19 thoughts on “Mr. Darcys, ranked

  1. Totally agree with your 1-4 rankings! The others interested me so little that I’d have trouble ordering them. I thought that Douglas Booth, Mr. Bingley in “Pride and Prejudice and Zombies,” was far more attractive than the actor they cast as Darcy. Booth also played Percy Bysshe Shelley in the movie “Mary Shelley.”

  2. While Mark Darcy is a Darcy I don’t know if he really belongs on this list. I thought the ratings were fair.

  3. Lawrence Olivier’s Darcy shouldn’t even be on the list. His foppish, mincing portrayal is just cringe-worthy

  4. Not for me! I just don’t get any tingling from Colin- and I need that for my Mr Darcy. My no 1 is your no 6- Matthew McFadyen. I got tingly and find him adorably snobbish at first- perfect Darcy for me and Lizzie.😉

  5. #1 and #2 I feel should be a tie ..both David Rintoul and Colin Firth were so much like Darcy’s character in the book. Though, I do feel David R. was superb in the scene in the Collins home where Darcy proposes to Lizzy and she rejects him.
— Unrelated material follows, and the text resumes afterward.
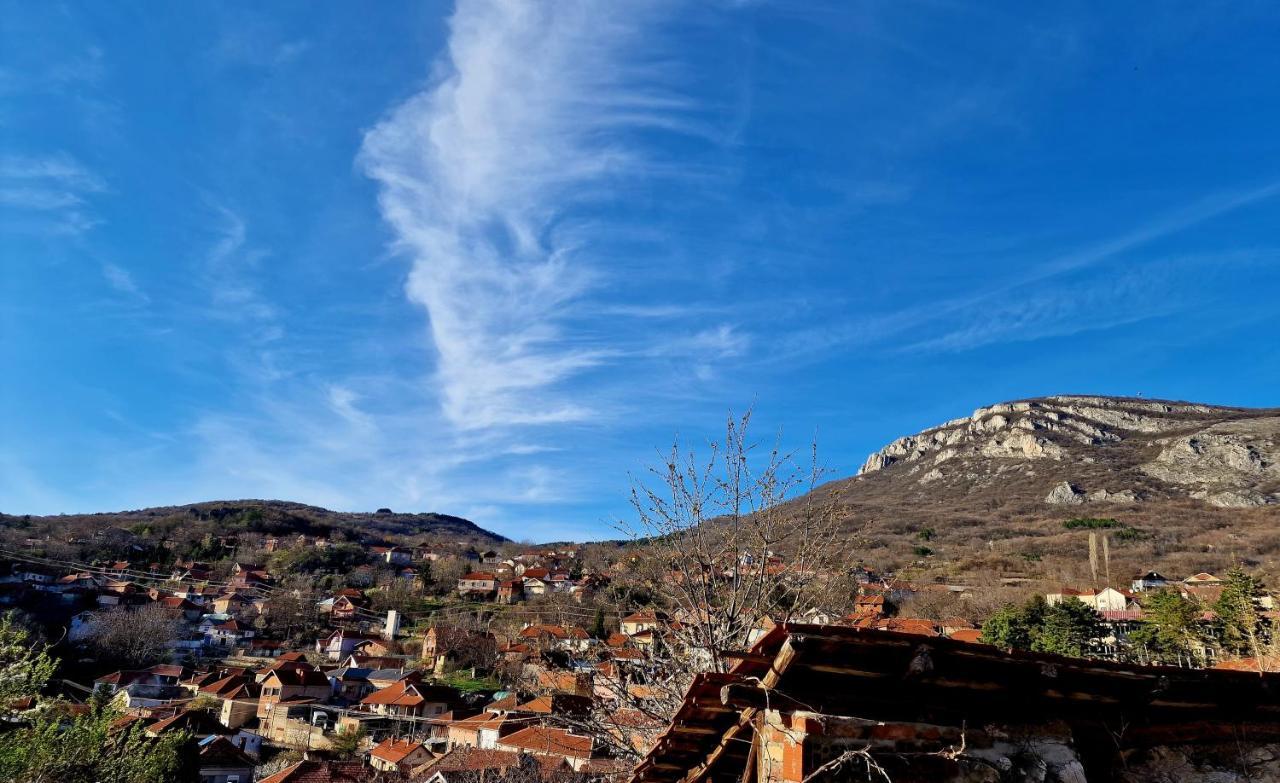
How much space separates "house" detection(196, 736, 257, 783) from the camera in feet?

    1. Since you mention that scene, for those of us who notice Austen’s novel, Darcy does not unbend in that set-to—much less descend to romance comic-book dialogue—to say:

      “I beg you most fervently to relieve my suffering and consent to be my wife.” 1995 Colin Firth [a takeoff on the novel, not an adaptation]

  6. Olivier was brilliant in the role, but Aldous Huxley’s screenplay changed the character too drastically. I’d love to have seen Olivier in the 1995 version that Colin Firth handled so masterfully.